Há muitos chefs que falam da importância da experiência internacional que tu nunca tiveste. Sentes falta disso?

Não, trabalhei muito tempo com chefs estrangeiros. Desde o Sheraton, que na altura tinha à volta de dez restaurantes e eu passei por todos, ao Amadeus, onde o chef era austríaco. Sem sair do meu país consegui trabalhar vários tipos de cozinha. O Sheraton foi importante porque passei por várias cozinhas, mas o Amadeus foi essencialmente a grande escola que tive.

O Amadeus tinha uma estrela. É uma ambição tua aqui?

Acho que ganhar uma estrela Michelin é o sonho de qualquer cozinheiro. É o tributo máximo da profissão. Gostava, não vou esconder. Já trabalhei num restaurante estrelado e sei o que é a azáfama de trabalhar para um determinado objectivo. Neste momento estamos a fazer um trabalho digno e próximo disso. Mas como é óbvio é um guia no qual não mandamos. Por muito que se ache que estamos perto, só eles é que o podem dizer.

Acho que ganhar uma estrela Michelin é o sonho de qualquer cozinheiro. É o tributo máximo da profissão. Gostava, não vou esconder.

Já tiveste a visita de algum inspector?

Já, este ano tive três vezes. E duas vezes apresentaram-se. Numa delas quis ir ver a cozinha e quis-me conhecer. Na outra, que foi a última, ele estava cá hospedado e anunciou-se no check out. Quis falar comigo, mas, como eu tinha ido às compras, não estava cá.

Foi quando?

Uma semana antes de serem anunciados os últimos resultados [final de Novembro]. Já deve ser para o próximo. Não sei se nos outros anos fui visitado. Se fui, nunca se anunciaram.

O que falta ao Porto para ter mais estrelas?

Era preciso que o guia tivesse mais vontade. Já que esta é cidade da moda, as estrelas iam ajudar e trazer um público mais especializado. Até porque há muita gente a fazer viagens gastronómicas.

Também fazes viagens gastronómicas?

Todos os anos. Este ano fui a Madrid, ao restaurante do David Muñoz [Diverxo], e com a minha equipa faço pelo menos uma por ano. Fomos ao Azurmendi, três estrelas Michelin e agora vamos ao El Celler de Can Roca.

E cá em Portugal,quem são os chefs que admiras?

Tenho restaurantes que adoro, porque estive lá, aprendi e passei tempo com eles. Caso do Ocean, do chef Hans Koschina.

Qual é o teu produto português preferido?

Não tenho nenhum. Gosto muito de trabalhar peixes e mariscos – abrange uma faixa maior do que um produto específico. Gosto mais de trabalhar peixes do que carnes.
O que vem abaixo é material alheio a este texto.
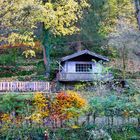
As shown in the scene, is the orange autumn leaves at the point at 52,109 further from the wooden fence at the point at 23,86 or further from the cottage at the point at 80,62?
the cottage at the point at 80,62

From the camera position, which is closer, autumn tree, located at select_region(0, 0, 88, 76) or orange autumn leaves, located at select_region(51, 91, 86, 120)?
orange autumn leaves, located at select_region(51, 91, 86, 120)

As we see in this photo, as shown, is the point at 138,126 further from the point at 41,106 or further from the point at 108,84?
the point at 108,84

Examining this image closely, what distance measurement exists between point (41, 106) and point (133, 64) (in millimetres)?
26420

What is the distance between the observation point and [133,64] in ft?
135

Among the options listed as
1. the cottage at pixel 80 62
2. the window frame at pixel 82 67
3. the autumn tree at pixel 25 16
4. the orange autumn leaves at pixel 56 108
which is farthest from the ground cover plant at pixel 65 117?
the window frame at pixel 82 67

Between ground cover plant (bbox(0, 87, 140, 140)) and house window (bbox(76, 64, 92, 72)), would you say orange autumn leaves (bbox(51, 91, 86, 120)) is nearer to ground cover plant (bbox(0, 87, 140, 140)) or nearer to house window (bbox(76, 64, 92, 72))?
ground cover plant (bbox(0, 87, 140, 140))

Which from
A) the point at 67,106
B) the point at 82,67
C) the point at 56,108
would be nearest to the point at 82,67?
the point at 82,67

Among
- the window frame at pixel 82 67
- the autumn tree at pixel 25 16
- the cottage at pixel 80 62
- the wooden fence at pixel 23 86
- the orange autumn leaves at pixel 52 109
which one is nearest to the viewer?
the orange autumn leaves at pixel 52 109

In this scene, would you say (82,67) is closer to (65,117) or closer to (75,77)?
(75,77)

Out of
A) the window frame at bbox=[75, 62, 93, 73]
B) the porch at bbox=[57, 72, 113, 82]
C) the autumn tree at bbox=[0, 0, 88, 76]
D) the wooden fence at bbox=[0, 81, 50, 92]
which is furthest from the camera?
the window frame at bbox=[75, 62, 93, 73]

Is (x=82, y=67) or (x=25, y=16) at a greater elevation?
(x=25, y=16)

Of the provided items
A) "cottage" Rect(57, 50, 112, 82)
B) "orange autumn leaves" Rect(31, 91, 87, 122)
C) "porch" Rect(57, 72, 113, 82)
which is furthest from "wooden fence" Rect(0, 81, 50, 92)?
"orange autumn leaves" Rect(31, 91, 87, 122)

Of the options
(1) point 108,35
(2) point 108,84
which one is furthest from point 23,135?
(1) point 108,35

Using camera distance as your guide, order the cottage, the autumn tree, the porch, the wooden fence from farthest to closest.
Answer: the cottage
the porch
the wooden fence
the autumn tree
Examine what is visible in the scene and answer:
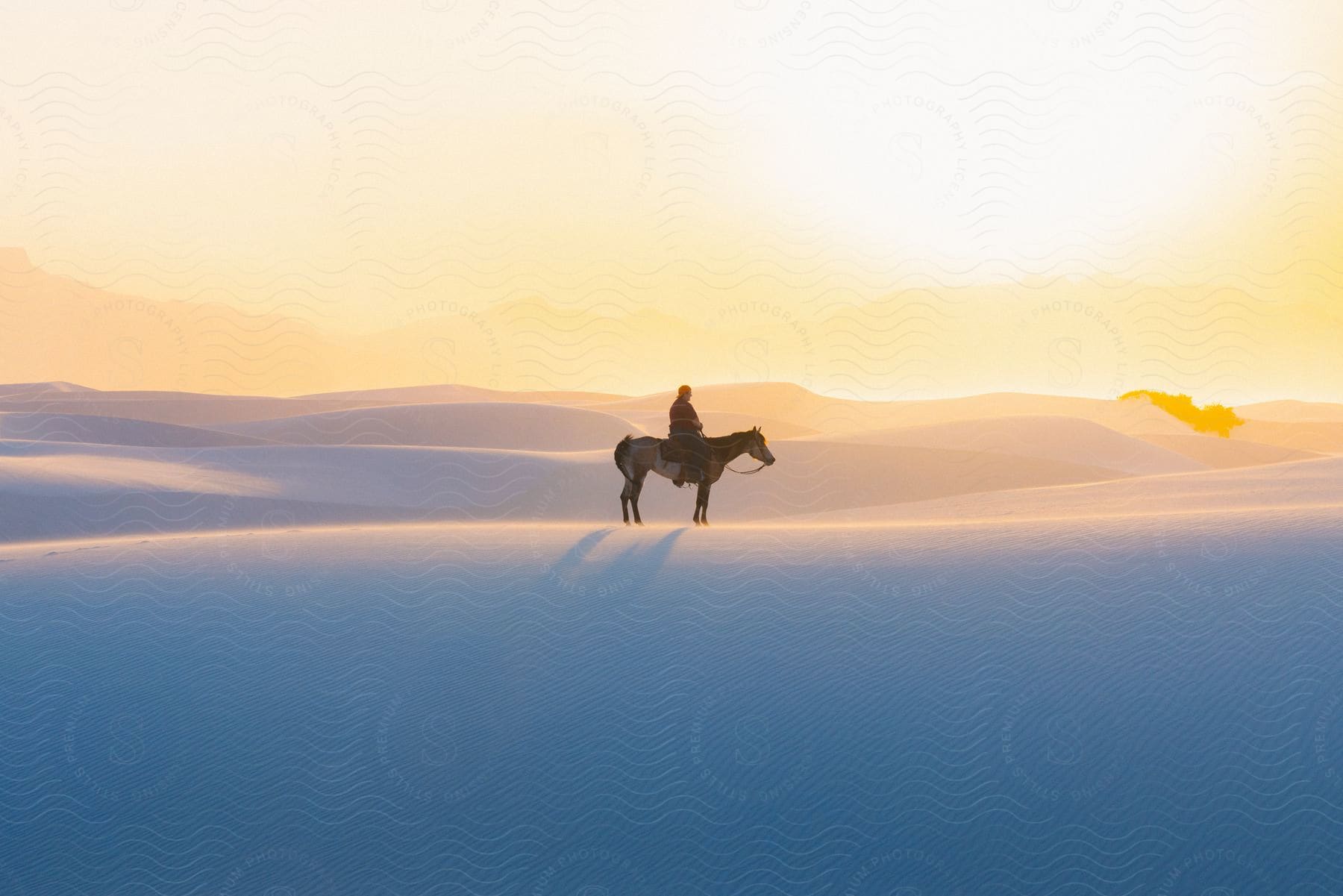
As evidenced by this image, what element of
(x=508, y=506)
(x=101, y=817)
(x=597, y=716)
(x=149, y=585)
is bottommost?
(x=101, y=817)

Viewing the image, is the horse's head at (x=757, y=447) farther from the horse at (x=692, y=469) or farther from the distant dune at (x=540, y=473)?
the distant dune at (x=540, y=473)

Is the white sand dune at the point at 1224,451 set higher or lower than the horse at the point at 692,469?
higher

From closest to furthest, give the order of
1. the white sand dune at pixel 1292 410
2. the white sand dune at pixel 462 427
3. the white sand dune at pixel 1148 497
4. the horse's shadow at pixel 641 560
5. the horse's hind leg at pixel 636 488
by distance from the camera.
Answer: the horse's shadow at pixel 641 560 < the horse's hind leg at pixel 636 488 < the white sand dune at pixel 1148 497 < the white sand dune at pixel 462 427 < the white sand dune at pixel 1292 410

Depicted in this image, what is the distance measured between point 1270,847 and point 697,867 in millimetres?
2874

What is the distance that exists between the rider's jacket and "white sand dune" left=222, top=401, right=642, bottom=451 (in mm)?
17848

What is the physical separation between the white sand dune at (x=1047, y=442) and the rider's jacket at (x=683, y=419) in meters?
16.1

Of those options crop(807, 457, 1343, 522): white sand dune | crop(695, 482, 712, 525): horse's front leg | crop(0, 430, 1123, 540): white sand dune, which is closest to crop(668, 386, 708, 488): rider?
crop(695, 482, 712, 525): horse's front leg

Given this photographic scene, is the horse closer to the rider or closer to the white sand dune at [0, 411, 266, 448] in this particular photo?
the rider

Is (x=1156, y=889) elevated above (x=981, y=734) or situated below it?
below

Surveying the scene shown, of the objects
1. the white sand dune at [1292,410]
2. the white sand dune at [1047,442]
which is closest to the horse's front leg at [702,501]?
the white sand dune at [1047,442]

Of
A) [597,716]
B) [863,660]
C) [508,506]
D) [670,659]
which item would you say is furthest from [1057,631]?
[508,506]

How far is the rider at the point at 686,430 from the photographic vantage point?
13.3 meters

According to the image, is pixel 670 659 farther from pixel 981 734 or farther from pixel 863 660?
pixel 981 734

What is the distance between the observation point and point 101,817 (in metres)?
6.26
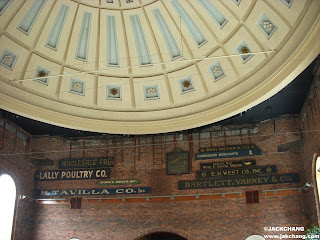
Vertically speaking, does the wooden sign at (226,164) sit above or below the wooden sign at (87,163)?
below

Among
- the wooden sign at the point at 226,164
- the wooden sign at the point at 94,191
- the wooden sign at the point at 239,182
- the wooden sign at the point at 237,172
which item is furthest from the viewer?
the wooden sign at the point at 94,191

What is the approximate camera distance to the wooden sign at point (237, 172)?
18969 mm

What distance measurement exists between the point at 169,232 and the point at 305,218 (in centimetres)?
696

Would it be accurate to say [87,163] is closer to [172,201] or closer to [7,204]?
[7,204]

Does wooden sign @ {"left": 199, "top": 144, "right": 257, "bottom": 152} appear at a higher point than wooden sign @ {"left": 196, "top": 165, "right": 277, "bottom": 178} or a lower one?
higher

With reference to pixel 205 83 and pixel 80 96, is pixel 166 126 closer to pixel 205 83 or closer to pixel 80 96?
pixel 205 83

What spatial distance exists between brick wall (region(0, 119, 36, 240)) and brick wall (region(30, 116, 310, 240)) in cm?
58

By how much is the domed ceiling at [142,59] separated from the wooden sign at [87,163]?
7.07 feet

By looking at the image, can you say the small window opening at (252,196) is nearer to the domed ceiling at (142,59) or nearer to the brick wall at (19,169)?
the domed ceiling at (142,59)

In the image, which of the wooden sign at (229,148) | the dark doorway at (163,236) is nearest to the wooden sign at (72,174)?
the dark doorway at (163,236)

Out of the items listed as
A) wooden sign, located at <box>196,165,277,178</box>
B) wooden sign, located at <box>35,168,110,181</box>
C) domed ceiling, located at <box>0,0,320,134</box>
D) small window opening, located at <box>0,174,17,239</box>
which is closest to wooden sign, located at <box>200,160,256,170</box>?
wooden sign, located at <box>196,165,277,178</box>

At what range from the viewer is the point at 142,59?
63.3 feet

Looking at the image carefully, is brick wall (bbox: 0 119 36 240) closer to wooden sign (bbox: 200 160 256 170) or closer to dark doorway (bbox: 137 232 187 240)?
dark doorway (bbox: 137 232 187 240)

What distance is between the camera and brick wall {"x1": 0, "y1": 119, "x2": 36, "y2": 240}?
19062mm
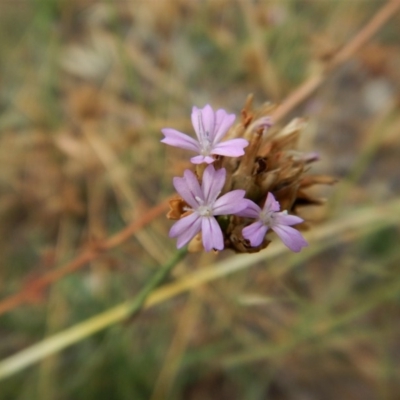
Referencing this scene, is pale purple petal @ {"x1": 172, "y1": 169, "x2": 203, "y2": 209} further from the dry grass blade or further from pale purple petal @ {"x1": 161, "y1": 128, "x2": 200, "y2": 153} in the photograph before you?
the dry grass blade

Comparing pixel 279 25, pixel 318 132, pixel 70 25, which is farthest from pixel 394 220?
pixel 70 25

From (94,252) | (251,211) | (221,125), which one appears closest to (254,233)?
(251,211)

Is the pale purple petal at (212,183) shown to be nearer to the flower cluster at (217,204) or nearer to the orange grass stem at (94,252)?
the flower cluster at (217,204)

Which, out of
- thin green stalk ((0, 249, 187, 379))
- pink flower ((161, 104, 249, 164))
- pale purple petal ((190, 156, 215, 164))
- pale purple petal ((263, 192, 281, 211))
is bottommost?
thin green stalk ((0, 249, 187, 379))

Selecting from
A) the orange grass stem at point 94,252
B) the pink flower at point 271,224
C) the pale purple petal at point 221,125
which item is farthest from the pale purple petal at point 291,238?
the orange grass stem at point 94,252

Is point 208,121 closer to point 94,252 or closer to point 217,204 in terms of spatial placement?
point 217,204

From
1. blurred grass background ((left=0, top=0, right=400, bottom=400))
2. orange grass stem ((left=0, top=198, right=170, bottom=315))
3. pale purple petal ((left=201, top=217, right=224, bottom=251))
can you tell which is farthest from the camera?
blurred grass background ((left=0, top=0, right=400, bottom=400))

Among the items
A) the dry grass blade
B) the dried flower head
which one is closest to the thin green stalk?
the dry grass blade
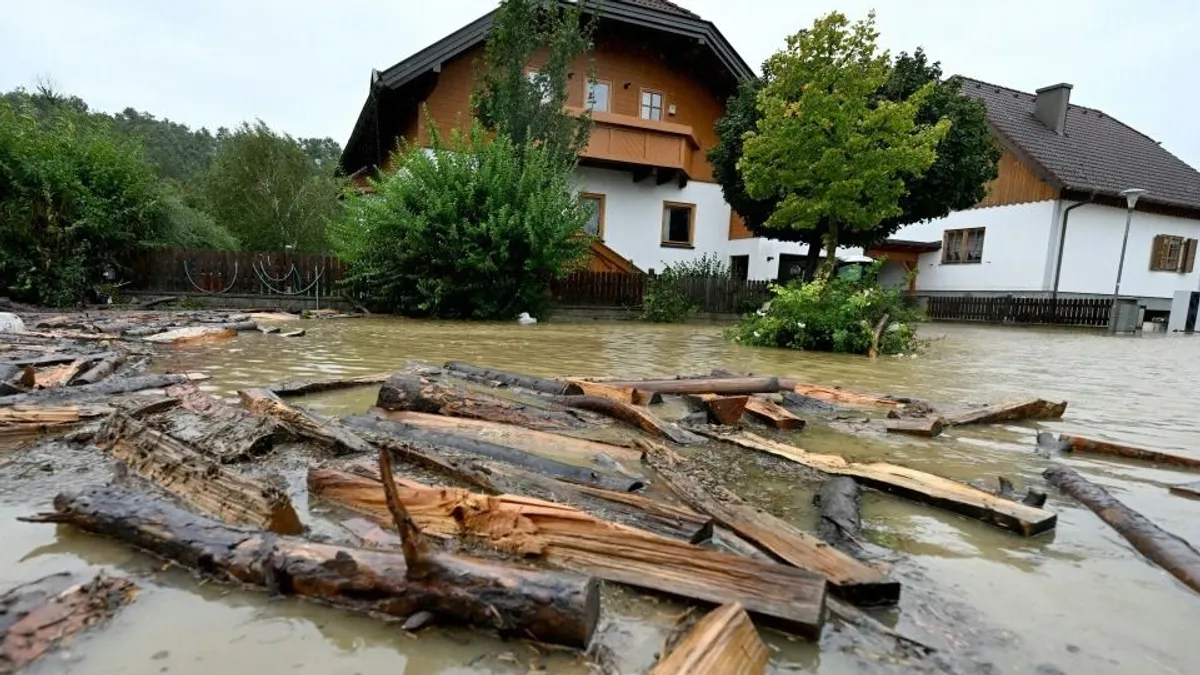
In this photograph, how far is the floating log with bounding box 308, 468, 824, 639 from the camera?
168 centimetres

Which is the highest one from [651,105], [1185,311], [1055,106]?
[1055,106]

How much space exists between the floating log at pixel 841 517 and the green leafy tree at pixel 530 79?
1411 cm

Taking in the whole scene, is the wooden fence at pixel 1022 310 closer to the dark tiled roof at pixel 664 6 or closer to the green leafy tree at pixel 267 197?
the dark tiled roof at pixel 664 6

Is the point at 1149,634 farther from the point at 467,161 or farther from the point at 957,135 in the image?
the point at 957,135

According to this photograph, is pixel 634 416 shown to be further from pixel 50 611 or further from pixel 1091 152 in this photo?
pixel 1091 152

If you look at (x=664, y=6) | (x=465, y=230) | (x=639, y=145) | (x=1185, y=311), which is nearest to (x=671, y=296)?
(x=639, y=145)

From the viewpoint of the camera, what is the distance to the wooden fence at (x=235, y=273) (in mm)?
14953

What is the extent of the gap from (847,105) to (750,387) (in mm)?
10988

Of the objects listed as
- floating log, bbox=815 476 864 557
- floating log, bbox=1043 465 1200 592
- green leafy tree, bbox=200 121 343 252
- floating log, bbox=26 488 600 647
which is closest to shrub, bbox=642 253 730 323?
floating log, bbox=1043 465 1200 592

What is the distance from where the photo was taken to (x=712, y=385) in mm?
4797

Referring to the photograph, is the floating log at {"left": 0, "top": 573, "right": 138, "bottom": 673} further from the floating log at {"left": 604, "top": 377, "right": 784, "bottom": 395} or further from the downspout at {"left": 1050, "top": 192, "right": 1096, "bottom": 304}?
the downspout at {"left": 1050, "top": 192, "right": 1096, "bottom": 304}

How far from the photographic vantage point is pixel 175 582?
5.83 ft

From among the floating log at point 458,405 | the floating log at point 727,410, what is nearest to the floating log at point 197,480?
the floating log at point 458,405

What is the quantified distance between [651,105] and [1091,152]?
2040 cm
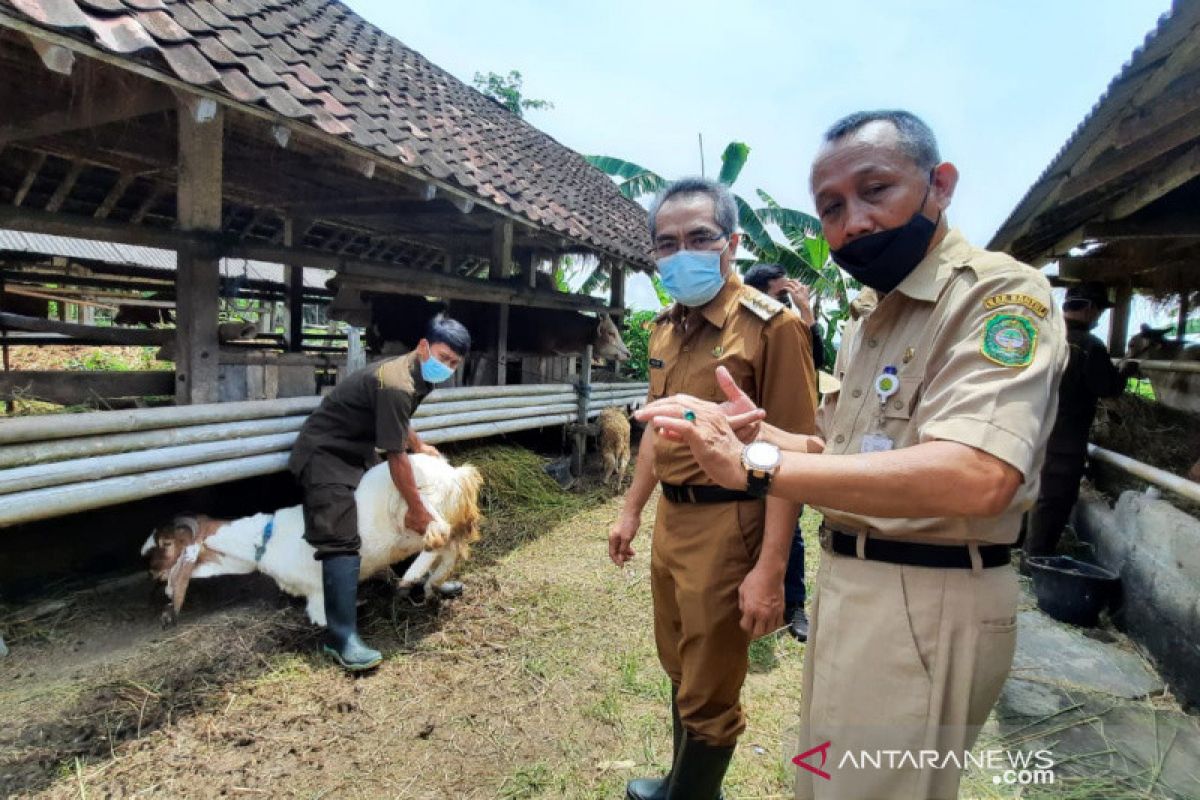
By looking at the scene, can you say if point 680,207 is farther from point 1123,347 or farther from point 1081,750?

Estás na Baixa,no meio de dezenas de restaurantes,o que jantas quando sais daqui tarde?

Durante a semana tento comer em casa qualquer coisa. Ainda hoje quando tenho tempo tento almoçar no restaurante dos meus pais. E ao jantar, como algo mais ligeiro, porque tenho que acordar cedo.

Mas normalmente é algo na base da cozinha tradicional. Ainda vivo com os meus pais e normalmente o meu pai cozinha. Ou então vamos para a cozinha e fazemos uma brincadeira, na onda do mais simples possível. Isso é que sabe bem. Mas como é lógico fazemos muitos estragos [risos]. Quando fico aqui, vou atrás de coisas que não fazem tão bem. Uma boa francesinha, um bom cachorro – gosto de ir ao Gazela – esse tipo de coisas que sabemos que fazem mal, mas é para ser diferente do dia-a-dia.